- [The records]
◇ ◇ ◇

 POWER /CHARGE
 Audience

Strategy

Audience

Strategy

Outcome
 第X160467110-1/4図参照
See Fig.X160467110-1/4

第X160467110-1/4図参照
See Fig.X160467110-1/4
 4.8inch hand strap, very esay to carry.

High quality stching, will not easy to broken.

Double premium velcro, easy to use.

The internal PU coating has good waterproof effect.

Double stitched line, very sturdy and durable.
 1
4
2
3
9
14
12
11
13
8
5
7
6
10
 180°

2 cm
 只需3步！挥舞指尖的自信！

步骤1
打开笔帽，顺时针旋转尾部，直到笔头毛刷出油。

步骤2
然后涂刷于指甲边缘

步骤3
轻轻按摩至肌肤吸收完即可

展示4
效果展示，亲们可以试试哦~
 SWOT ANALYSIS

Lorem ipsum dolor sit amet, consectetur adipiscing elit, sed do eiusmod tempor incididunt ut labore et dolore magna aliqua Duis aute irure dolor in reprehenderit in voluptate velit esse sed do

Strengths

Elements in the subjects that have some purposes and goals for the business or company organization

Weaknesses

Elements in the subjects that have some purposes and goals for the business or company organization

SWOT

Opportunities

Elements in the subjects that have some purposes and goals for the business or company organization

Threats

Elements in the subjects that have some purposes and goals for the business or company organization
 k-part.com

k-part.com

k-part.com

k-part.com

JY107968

◇ ◇ ◇

- [What is being asked]
The answer consists solely of the lines from the one containing "只需3步！挥舞指尖的自信！" through the last line of the data above, reproduced exactly.

- [Response to the exercise]
 只需3步！挥舞指尖的自信！

步骤1
打开笔帽，顺时针旋转尾部，直到笔头毛刷出油。

步骤2
然后涂刷于指甲边缘

步骤3
轻轻按摩至肌肤吸收完即可

展示4
效果展示，亲们可以试试哦~
 SWOT ANALYSIS

Lorem ipsum dolor sit amet, consectetur adipiscing elit, sed do eiusmod tempor incididunt ut labore et dolore magna aliqua Duis aute irure dolor in reprehenderit in voluptate velit esse sed do

Strengths

Elements in the subjects that have some purposes and goals for the business or company organization

Weaknesses

Elements in the subjects that have some purposes and goals for the business or company organization

SWOT

Opportunities

Elements in the subjects that have some purposes and goals for the business or company organization

Threats

Elements in the subjects that have some purposes and goals for the business or company organization
 k-part.com

k-part.com

k-part.com

k-part.com

JY107968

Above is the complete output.